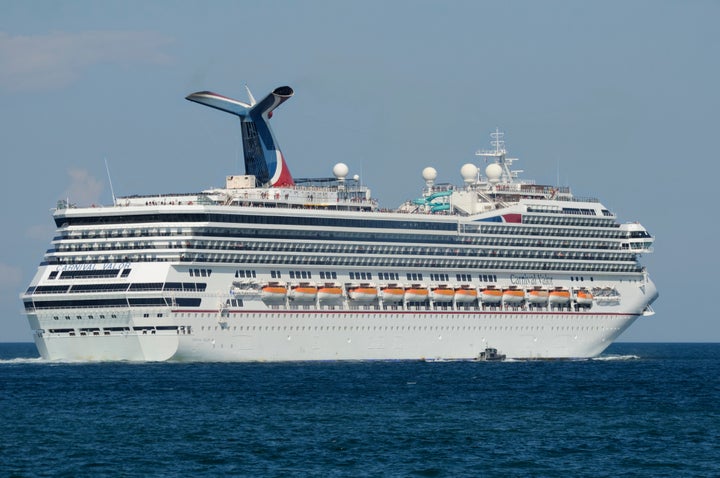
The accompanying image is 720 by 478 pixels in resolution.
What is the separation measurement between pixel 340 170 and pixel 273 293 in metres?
20.8

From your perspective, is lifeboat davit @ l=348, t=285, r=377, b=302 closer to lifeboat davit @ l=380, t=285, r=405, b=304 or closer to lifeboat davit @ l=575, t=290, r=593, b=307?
lifeboat davit @ l=380, t=285, r=405, b=304

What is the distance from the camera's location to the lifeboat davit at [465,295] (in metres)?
120

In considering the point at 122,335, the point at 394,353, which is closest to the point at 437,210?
the point at 394,353

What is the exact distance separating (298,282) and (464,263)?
1865 centimetres

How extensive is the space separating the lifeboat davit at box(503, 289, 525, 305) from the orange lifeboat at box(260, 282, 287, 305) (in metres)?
23.9

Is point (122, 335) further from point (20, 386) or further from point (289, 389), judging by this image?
point (289, 389)

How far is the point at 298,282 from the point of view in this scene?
11012 centimetres

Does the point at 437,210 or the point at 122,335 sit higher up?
the point at 437,210

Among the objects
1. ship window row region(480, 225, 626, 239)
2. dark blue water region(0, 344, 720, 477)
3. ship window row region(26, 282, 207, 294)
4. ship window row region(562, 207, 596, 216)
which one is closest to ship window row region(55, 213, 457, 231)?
ship window row region(26, 282, 207, 294)

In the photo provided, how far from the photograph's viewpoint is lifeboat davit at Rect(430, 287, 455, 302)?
388 feet

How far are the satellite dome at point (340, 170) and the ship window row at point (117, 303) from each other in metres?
26.2

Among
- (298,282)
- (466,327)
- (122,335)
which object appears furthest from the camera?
(466,327)

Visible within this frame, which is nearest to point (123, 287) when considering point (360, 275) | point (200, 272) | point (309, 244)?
point (200, 272)

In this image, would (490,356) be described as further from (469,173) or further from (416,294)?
(469,173)
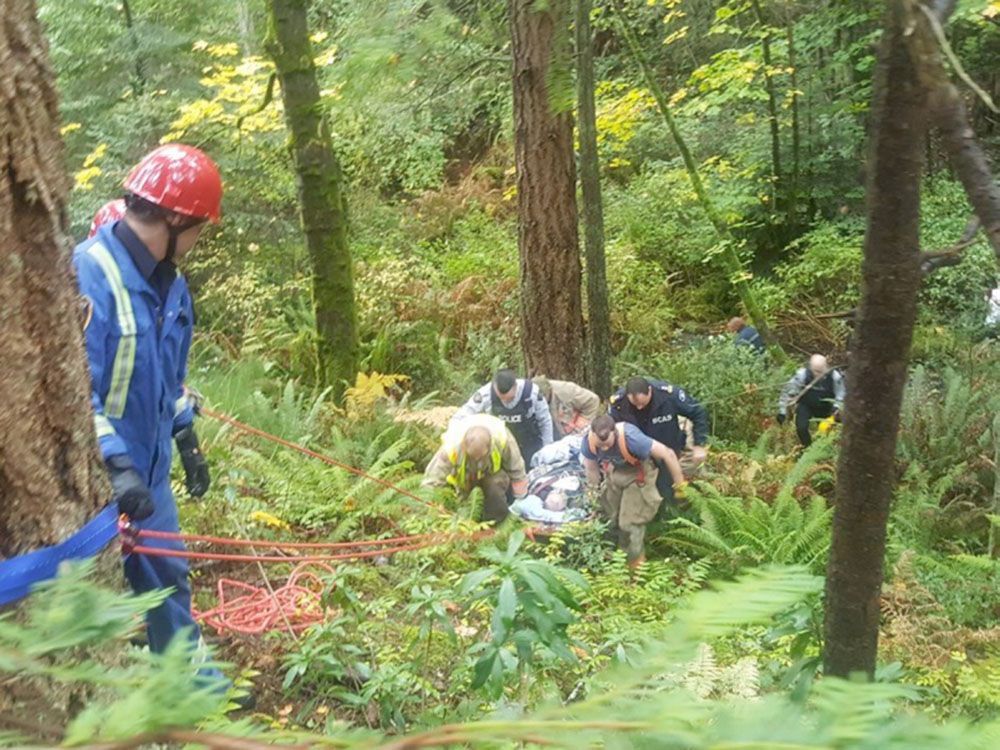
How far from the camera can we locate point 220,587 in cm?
450

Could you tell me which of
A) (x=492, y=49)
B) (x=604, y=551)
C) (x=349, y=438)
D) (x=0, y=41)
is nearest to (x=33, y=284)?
(x=0, y=41)

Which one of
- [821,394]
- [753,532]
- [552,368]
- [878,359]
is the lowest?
[753,532]

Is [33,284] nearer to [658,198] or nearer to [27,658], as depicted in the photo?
[27,658]

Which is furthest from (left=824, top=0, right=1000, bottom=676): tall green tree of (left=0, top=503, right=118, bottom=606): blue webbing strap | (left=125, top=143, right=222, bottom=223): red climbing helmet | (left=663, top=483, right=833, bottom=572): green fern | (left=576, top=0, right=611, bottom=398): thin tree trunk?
(left=576, top=0, right=611, bottom=398): thin tree trunk

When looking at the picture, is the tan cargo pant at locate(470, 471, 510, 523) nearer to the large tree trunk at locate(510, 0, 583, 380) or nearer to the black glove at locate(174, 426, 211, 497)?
the large tree trunk at locate(510, 0, 583, 380)

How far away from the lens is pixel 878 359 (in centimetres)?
240

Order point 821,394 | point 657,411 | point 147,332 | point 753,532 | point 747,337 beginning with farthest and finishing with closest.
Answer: point 747,337 < point 821,394 < point 657,411 < point 753,532 < point 147,332

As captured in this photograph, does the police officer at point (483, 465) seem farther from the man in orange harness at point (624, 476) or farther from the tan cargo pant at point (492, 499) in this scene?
the man in orange harness at point (624, 476)

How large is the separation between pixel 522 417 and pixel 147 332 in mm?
4528

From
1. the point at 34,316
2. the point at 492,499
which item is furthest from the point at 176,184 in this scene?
the point at 492,499

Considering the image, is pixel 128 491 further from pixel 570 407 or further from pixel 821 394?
pixel 821 394

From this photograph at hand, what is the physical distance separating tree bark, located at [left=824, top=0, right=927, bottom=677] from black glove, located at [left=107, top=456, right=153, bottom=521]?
2222 millimetres

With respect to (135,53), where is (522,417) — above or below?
below

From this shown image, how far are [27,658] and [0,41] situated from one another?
1321 mm
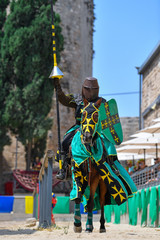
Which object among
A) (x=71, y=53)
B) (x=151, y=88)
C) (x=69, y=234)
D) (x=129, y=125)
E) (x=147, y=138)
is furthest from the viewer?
(x=129, y=125)

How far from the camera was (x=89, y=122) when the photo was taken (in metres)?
6.98

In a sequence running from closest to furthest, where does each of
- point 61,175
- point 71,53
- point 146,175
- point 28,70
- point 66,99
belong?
A: point 61,175, point 66,99, point 146,175, point 28,70, point 71,53

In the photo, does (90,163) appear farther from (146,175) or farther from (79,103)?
(146,175)

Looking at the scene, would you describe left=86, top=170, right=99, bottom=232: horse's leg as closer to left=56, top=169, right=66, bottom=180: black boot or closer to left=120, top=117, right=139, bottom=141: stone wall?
left=56, top=169, right=66, bottom=180: black boot

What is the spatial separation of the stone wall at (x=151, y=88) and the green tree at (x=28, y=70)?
16.9ft

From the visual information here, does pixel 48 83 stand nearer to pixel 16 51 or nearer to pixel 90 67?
pixel 16 51

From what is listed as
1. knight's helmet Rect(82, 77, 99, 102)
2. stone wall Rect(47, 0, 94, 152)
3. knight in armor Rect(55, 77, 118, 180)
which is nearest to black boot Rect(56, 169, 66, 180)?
knight in armor Rect(55, 77, 118, 180)

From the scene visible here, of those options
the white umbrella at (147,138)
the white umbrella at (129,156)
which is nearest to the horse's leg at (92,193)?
the white umbrella at (147,138)

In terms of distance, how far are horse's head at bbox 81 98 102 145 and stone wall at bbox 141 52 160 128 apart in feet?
53.5

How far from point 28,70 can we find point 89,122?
68.2ft

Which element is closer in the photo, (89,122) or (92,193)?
(89,122)

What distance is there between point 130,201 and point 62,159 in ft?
20.3

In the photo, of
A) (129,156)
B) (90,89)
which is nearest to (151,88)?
(129,156)

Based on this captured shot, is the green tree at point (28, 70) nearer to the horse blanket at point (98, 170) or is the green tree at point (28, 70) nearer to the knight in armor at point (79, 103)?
the knight in armor at point (79, 103)
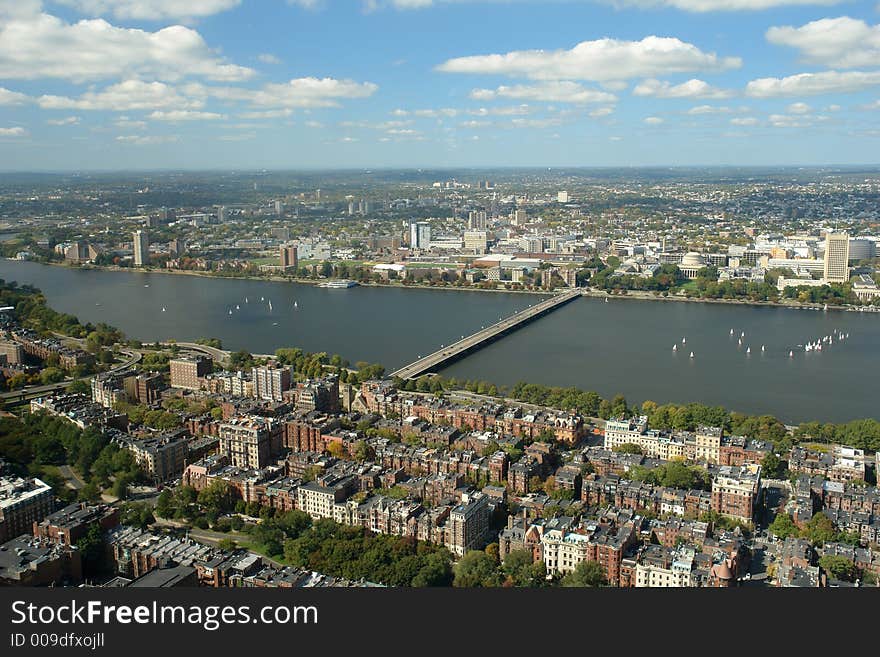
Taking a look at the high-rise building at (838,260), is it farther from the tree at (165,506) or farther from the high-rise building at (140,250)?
the high-rise building at (140,250)

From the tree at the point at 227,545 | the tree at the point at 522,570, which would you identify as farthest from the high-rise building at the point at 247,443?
the tree at the point at 522,570

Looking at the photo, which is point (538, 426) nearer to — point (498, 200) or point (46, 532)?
point (46, 532)

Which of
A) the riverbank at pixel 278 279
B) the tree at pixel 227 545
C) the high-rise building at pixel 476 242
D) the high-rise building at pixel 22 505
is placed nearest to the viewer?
the tree at pixel 227 545

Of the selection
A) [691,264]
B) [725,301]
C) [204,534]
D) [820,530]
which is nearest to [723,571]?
[820,530]

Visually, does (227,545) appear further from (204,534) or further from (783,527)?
(783,527)

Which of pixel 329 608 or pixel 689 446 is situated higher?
pixel 329 608

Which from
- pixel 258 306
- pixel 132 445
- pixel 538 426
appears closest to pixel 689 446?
pixel 538 426
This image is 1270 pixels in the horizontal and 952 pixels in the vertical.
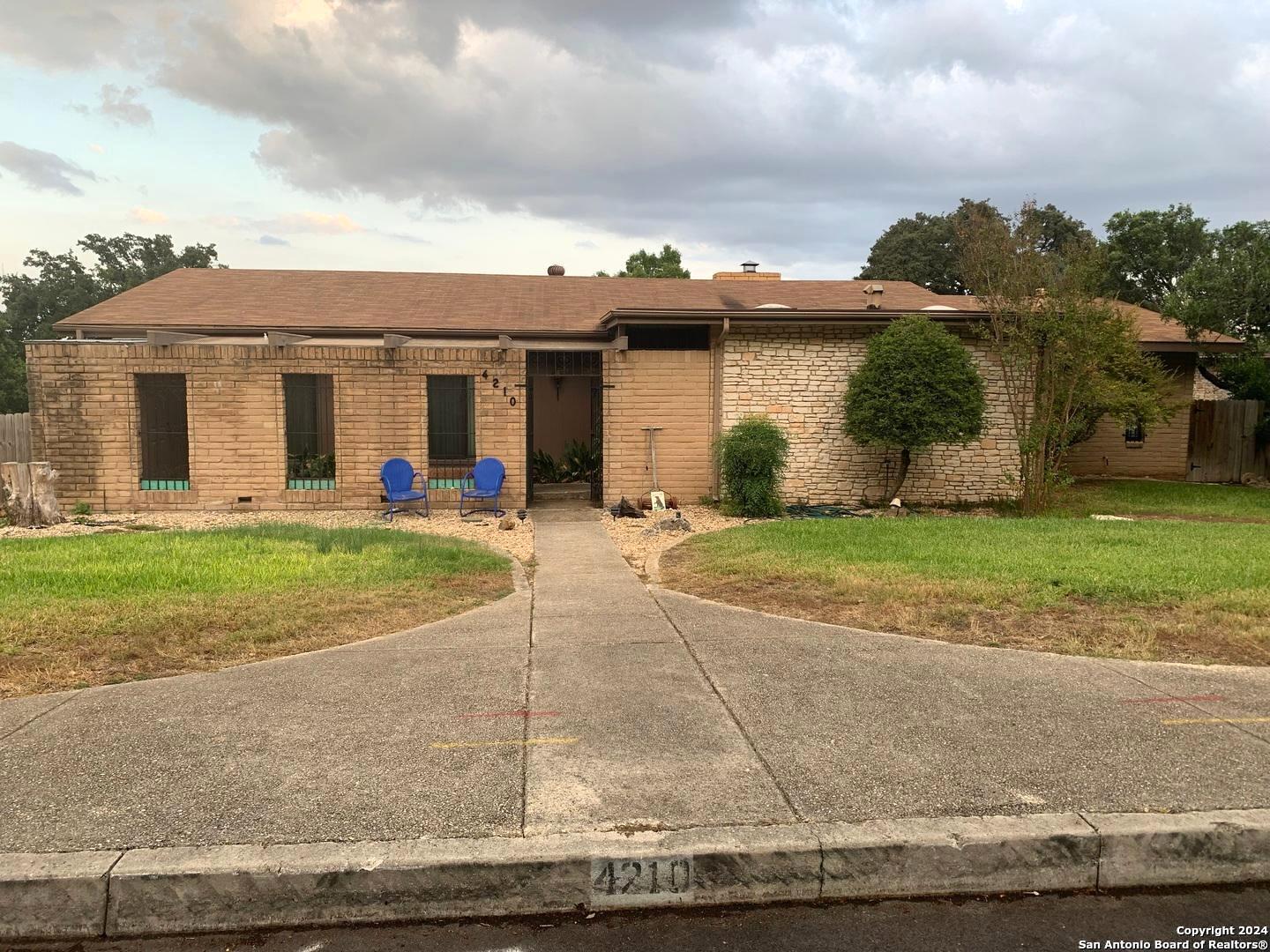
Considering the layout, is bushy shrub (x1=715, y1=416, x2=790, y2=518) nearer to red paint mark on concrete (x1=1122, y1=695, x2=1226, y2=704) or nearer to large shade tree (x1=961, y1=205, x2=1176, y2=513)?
large shade tree (x1=961, y1=205, x2=1176, y2=513)

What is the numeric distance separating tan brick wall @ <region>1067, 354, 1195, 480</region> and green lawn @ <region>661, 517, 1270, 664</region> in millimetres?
8628

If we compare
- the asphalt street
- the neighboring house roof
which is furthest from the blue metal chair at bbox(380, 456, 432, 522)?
the neighboring house roof

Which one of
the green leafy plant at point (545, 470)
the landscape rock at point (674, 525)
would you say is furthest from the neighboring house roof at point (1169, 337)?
the green leafy plant at point (545, 470)

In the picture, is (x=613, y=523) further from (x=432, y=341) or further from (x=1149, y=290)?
(x=1149, y=290)

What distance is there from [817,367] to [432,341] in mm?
6799

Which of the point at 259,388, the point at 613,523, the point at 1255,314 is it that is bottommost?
the point at 613,523

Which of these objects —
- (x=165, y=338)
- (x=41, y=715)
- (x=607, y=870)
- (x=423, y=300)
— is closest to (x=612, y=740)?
(x=607, y=870)

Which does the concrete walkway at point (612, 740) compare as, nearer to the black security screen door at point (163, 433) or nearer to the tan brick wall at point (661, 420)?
the tan brick wall at point (661, 420)

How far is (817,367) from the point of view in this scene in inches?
543

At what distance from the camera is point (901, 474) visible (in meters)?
13.7

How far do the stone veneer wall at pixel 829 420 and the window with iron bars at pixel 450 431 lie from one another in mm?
4294

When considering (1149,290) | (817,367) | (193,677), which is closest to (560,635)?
(193,677)

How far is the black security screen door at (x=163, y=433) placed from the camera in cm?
1320

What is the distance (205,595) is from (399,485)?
599 cm
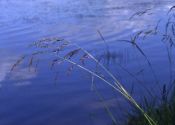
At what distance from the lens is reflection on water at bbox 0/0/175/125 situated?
635 centimetres

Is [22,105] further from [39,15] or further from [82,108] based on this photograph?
[39,15]

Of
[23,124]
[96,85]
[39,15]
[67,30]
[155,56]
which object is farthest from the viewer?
[39,15]

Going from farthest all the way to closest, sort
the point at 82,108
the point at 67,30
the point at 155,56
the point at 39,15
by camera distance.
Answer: the point at 39,15, the point at 67,30, the point at 155,56, the point at 82,108

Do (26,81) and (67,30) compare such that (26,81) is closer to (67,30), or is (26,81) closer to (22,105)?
(22,105)

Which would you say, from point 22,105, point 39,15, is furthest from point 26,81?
point 39,15

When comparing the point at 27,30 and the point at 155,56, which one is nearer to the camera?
Result: the point at 155,56

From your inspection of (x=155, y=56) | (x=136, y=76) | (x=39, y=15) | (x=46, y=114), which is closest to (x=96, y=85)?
(x=136, y=76)

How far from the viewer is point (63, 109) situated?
21.4 ft

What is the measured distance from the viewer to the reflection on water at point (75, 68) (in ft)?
20.8

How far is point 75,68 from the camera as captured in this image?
8289 mm

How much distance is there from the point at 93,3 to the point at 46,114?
12060 millimetres

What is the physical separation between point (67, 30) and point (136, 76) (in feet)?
17.3

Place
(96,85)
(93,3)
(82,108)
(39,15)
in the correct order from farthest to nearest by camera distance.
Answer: (93,3)
(39,15)
(96,85)
(82,108)

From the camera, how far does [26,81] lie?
7957mm
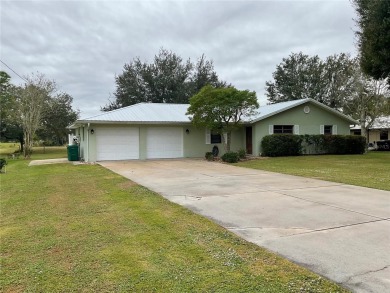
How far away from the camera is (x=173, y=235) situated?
4598 mm

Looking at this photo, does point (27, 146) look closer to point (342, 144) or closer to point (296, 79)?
point (342, 144)

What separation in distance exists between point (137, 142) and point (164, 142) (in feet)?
5.74

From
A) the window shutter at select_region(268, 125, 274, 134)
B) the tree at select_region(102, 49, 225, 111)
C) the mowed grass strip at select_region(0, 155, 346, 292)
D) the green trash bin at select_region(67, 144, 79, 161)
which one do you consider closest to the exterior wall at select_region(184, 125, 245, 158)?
the window shutter at select_region(268, 125, 274, 134)

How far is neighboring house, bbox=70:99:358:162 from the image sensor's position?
1839 cm

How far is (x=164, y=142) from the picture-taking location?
20141 millimetres

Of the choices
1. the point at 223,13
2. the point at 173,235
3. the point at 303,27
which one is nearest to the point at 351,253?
the point at 173,235

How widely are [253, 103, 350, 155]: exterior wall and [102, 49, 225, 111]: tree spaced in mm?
17727

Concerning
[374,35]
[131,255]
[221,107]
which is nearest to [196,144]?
[221,107]

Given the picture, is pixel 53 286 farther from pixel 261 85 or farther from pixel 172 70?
pixel 261 85

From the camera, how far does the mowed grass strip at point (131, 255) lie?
3102 millimetres

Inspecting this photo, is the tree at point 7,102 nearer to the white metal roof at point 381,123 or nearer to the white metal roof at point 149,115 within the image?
the white metal roof at point 149,115

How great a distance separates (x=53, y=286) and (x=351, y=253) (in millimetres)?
3340

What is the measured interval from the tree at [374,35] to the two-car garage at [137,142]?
1107 cm

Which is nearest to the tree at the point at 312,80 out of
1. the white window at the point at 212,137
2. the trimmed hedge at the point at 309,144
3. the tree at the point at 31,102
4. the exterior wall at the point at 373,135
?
the exterior wall at the point at 373,135
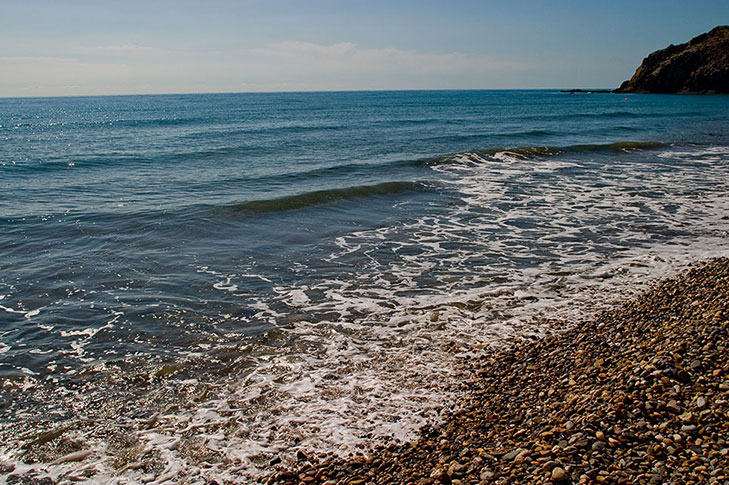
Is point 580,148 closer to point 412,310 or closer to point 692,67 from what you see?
point 412,310

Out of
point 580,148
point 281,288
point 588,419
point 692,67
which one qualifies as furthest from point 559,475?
point 692,67

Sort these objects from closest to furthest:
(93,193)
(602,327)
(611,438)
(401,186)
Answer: (611,438)
(602,327)
(93,193)
(401,186)

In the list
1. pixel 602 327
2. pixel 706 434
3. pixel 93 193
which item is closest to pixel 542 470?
pixel 706 434

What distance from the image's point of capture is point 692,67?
4616 inches

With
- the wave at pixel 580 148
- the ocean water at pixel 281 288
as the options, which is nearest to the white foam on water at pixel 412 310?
the ocean water at pixel 281 288

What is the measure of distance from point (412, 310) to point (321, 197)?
10604 mm

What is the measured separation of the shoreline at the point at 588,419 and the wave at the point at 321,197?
11824 mm

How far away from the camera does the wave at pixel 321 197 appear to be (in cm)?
1727

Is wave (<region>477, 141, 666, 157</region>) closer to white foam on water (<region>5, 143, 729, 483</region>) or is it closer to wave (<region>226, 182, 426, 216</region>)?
wave (<region>226, 182, 426, 216</region>)

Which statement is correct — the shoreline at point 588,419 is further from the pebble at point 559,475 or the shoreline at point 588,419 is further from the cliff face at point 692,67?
the cliff face at point 692,67

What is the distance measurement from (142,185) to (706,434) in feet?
70.9

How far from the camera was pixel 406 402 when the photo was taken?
618cm

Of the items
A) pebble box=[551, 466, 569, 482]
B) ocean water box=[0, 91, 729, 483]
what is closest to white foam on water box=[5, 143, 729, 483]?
ocean water box=[0, 91, 729, 483]

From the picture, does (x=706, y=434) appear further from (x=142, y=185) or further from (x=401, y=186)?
(x=142, y=185)
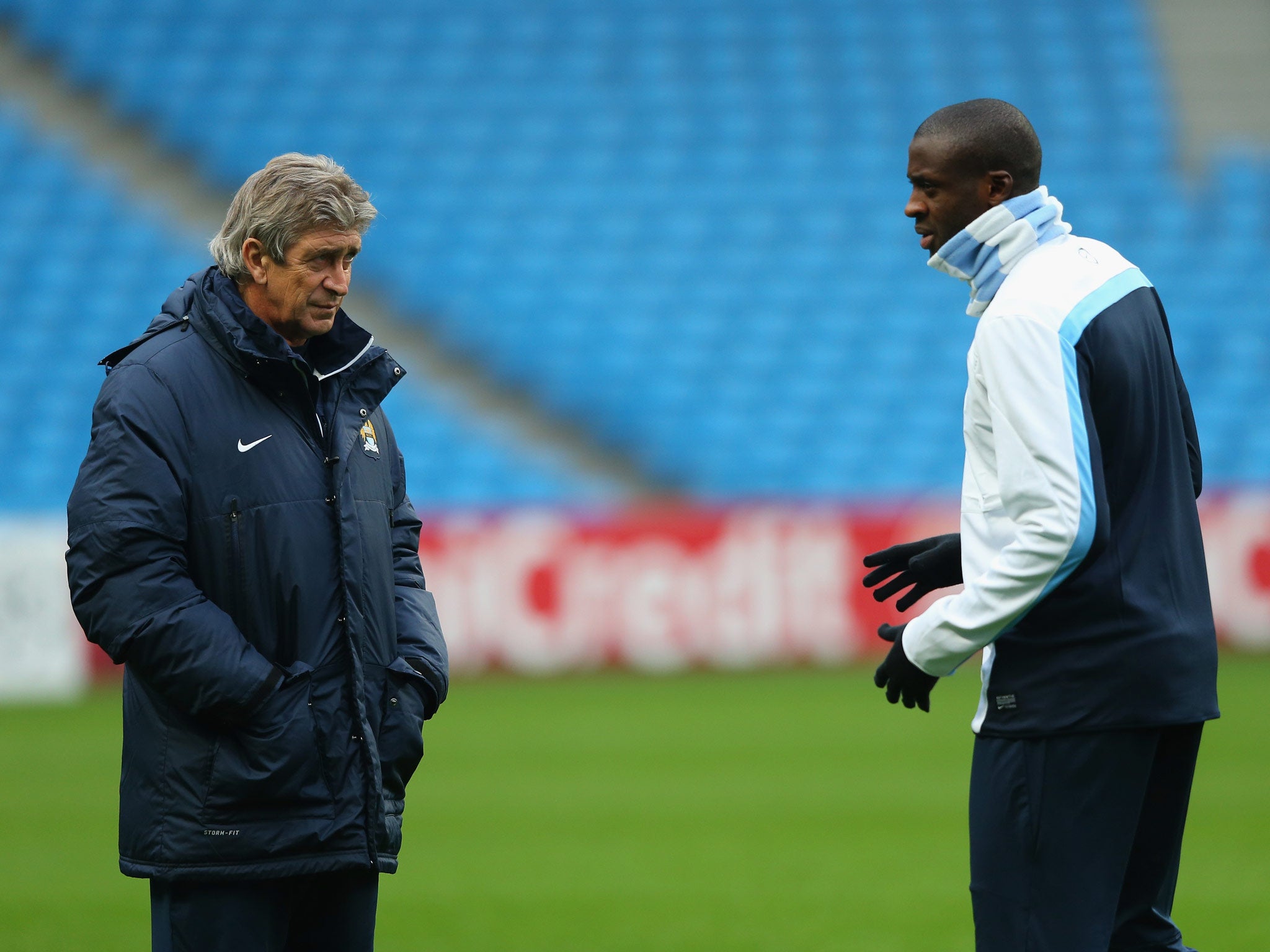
========
Task requirements — Render the lines of the records from the line containing "From the picture, does" through the end of the records, both ends included, as a Markdown table with the columns Number and Record line. Leave out blank lines and pictures.

Output —
| Number | Record line |
|---|---|
| 1 | From the picture, does (x=706, y=434) appear further from (x=142, y=185) or further from (x=401, y=186)? |
| 2 | (x=142, y=185) |